Album detail
Catalogue number: SU 4210-2

Viktor Kalabis (1923–2006), one of the most distinguished figures of 20th-century Czech music, wrote dozens of opuses, mainly instrumental pieces, including for his wife, the world-renowned harpsichordist Zuzana Růžičková. As he himself put it, his aim was to create music rooted in his country, music for educated listeners. Although he also drew inspiration from 20th-century classics, Kalabis arrived at a synthetic style of his own, an alternative to the rational compositional techniques – a Neo-Romantic alternative, akin to Neo-Classicism. Besides the first ever album of Kalabis’s complete piano oeuvre (2 CDs, scheduled to be released in 2019), Ivo Kahánek and other leading Czech instrumentalists have recorded the composer’s three sonatas (SU 4210–2). Let's discover more together with Ivo Kahánek in our interview.

Mr. Kahánek, could you tell us when the idea of making an album of Viktor Kalabis’s Sonatas for cello, clarinet and violin came about?
Not surprisingly, the idea of focusing on Kalabis’s music occurred to Zuzana Růžičková, who, up until her husband’s death, was an ardent promoter of his work. Her enthusiasm was contagious. She was the one who kindled my interest and subsequent deep immersion into Kalabis’s music. I would like to add that next year I am scheduled to complete the very first complete recording of Kalabis’s piano works (2 CDs, planned for release in 2019).

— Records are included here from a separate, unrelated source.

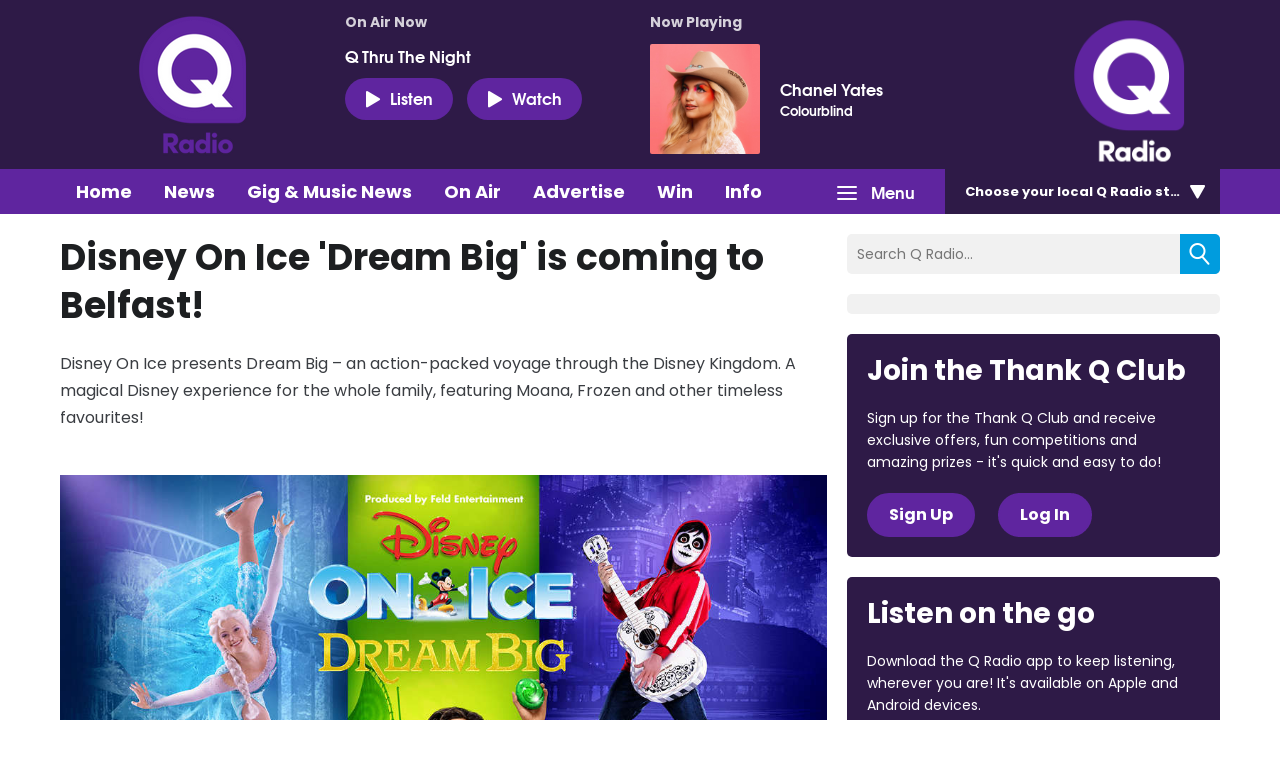

--- FILE ---
content_type: application/javascript
request_url: https://ads.aiir.net/pageads?s=270&path_no_tll=%2Fwhats-on%2Fdisney-on-ice-dream-big-is-coming-to-belfast%2F&pos%5B%5D=6040&pos%5B%5D=6041&pos%5B%5D=6042&pos%5B%5D=to&pos%5B%5D=cs&service_id=3395&callback=_jsonp_1769401102207
body_size: -46
content:
_jsonp_1769401102207({"src":"arm64"});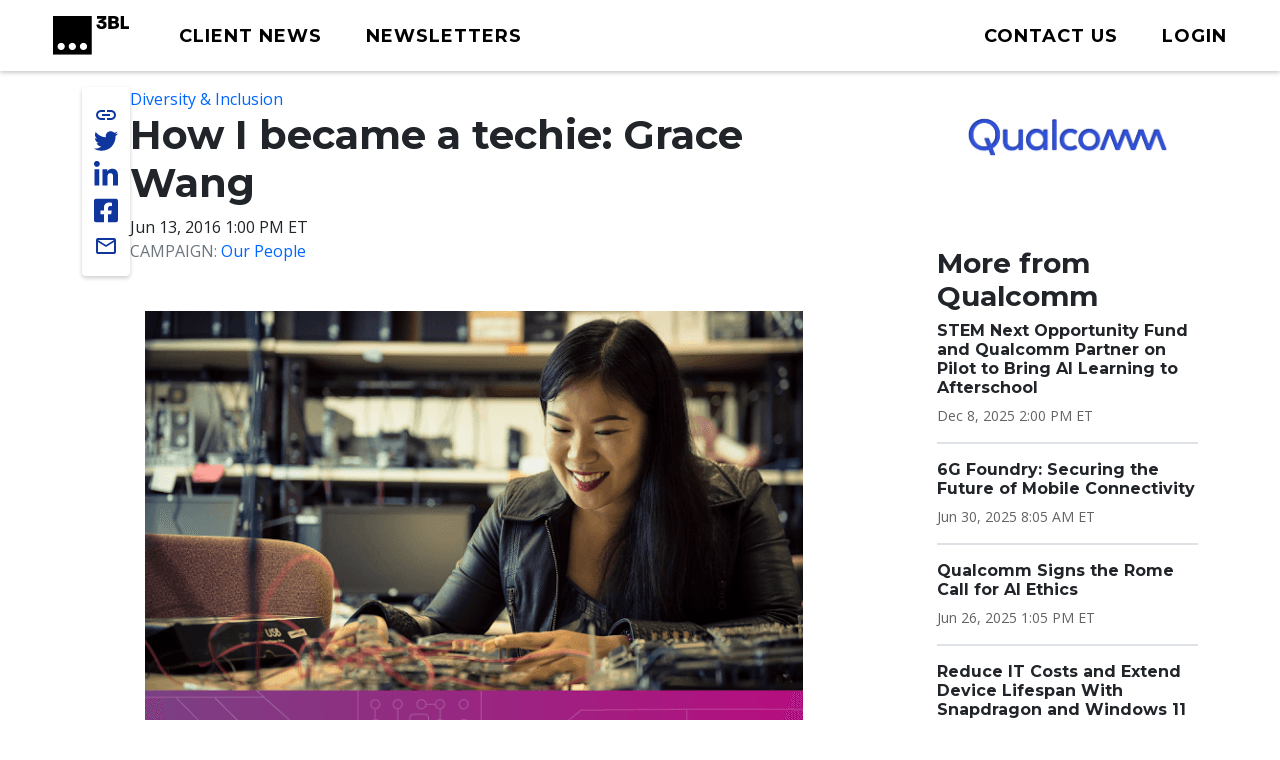

--- FILE ---
content_type: text/css
request_url: https://tags.srv.stackadapt.com/sa.css
body_size: -11
content:
:root {
    --sa-uid: '0-3cfce9ec-50fb-5be8-4190-624428ceb1e2';
}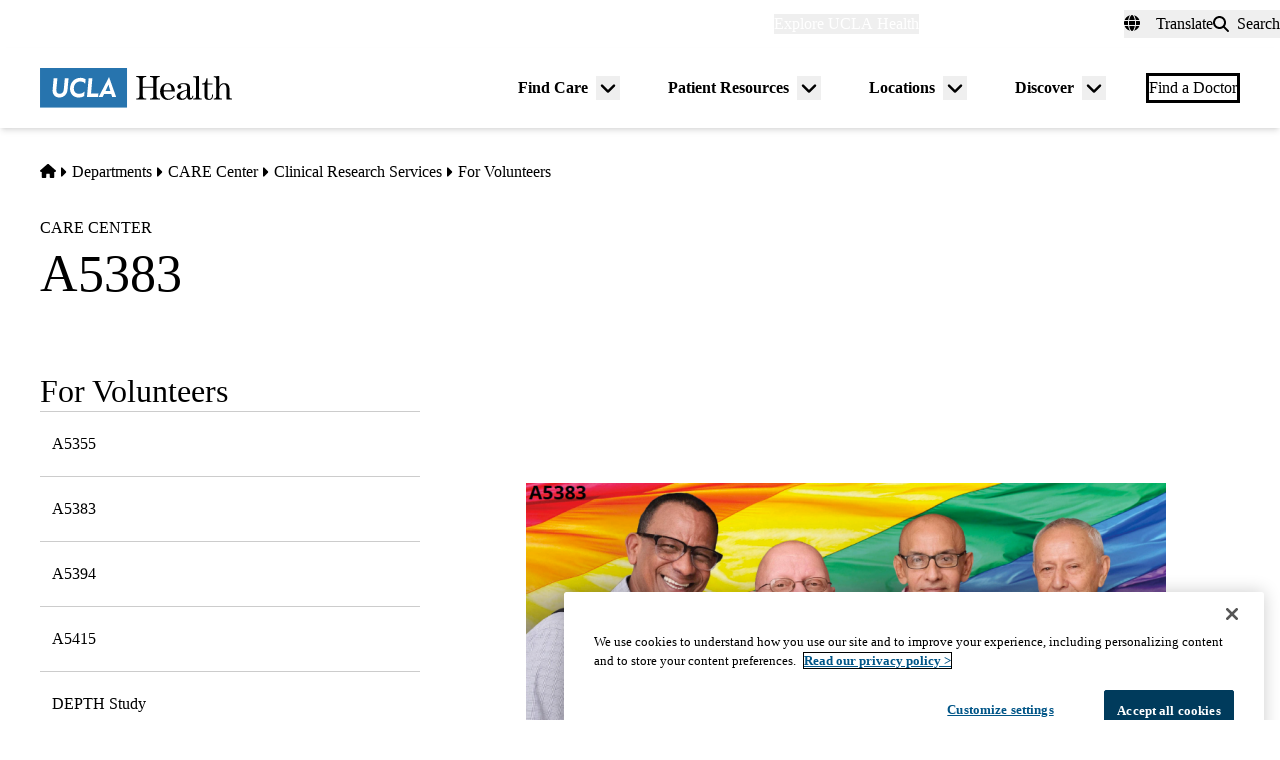

--- FILE ---
content_type: application/javascript; charset=utf-8
request_url: https://trc.lhmos.com/enrich/data/jsonp?mcode=15710&mid=47&callback=jsonp_1769001108438_36484
body_size: -189
content:
jsonp_1769001108438_36484({"uid":"0"})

You have made the recording of Viktor Kalabis’s Sonatas with the cellist Tomáš Jamník, the clarinettist Anna Paulová and the violinist Jan Fišer. For several years, you have worked with Jamník and Fišer within the Dvořák Trio. Has your being colleagues made the recording process easier?
Yes, it went very smoothly and pleasantly. As a trio, we like accentuating the solo aspects of performances, each of us has pursued his own separate projects, and sometimes only two us play together. When it comes to Anna Paulová, it was actually the very first time I worked with her, and we got along splendidly. Anna is a superb musician, a graduate of the Music Academy in Prague, and as I know all her teachers, the recording sessions proceeded in an almost familial atmosphere.

How was the album’s repertoire compiled?
Professor Růžičková suggested it, and we gladly accepted her proposals. And not only because the works on the album are representative.

How often has Kalabis’s music been performed at concerts?
I would say that his works have been rarely performed worldwide, although a little bit more frequently in the Czech Republic. I think it is good that we strive to promote 20th-century Czech composers’ music at home, yet I must admit that it has not become as established as the music of, for instance, Janáček and Martinů.

How challenging are Kalabis’s works to perform? Those for the piano, as well as for the instruments heard on your new album?
As a pianist, I am not competent to assess how demanding the other instruments’ parts are. Nevertheless, given that we prepared for the recording together, I would say that they are just as difficult as the piano part, which now and then is written in an unexpected manner and generally not taking into consideration the pianist and his/her hands. Kalabis was one of those composers who do not constrain their conceptions by the traditional laws of the piano technique, hence his music is in places extremely difficult to perform.

You have mentioned Zuzana Růžičková, who supported young musicians and liked discussing music with them. Was she present at any of your recording sessions?
Yes, Professor Růžičková was at the first two recording sessions. She voiced very specific, to-the-point remarks, which was truly inspiring and valuable.

Will you perform the pieces featured on your new album at concerts?
Since I have learned the pieces, it is highly likely that I will include them in some of my concerts.

Where did you record the album and who formed the recording team?
The recording sessions took place at the Martinů Hall at the Music Academy in Prague, which is a milieu familiar to all of us. What is more, Kalabis would often go there too, so I can say there was a certain spiritual link with him. The recording team was really great. We were lucky, as it is of great significance in the case of such long-term projects. The recording director was Milan Puklický, the recording engineer was Jan Lžičař.

Could you reveal what are the next recordings you are scheduled to make with Supraphon? Besides the aforementioned 2 CDs of Kalabis’s complete works for solo piano.
In the near future, I will finish a CD with the Bamberger Symphoniker and the conductor Jakub Hrůša. So far, we have recorded Antonín Dvořák’s Quartet for Piano, and we are yet to get around to Bohuslav Martinů’s Concerto for Piano and Orchestra No. 4 (Incantations). Of course, I’ve given plenty of thought to other projects too, but at this juncture I would rather not disclose any details.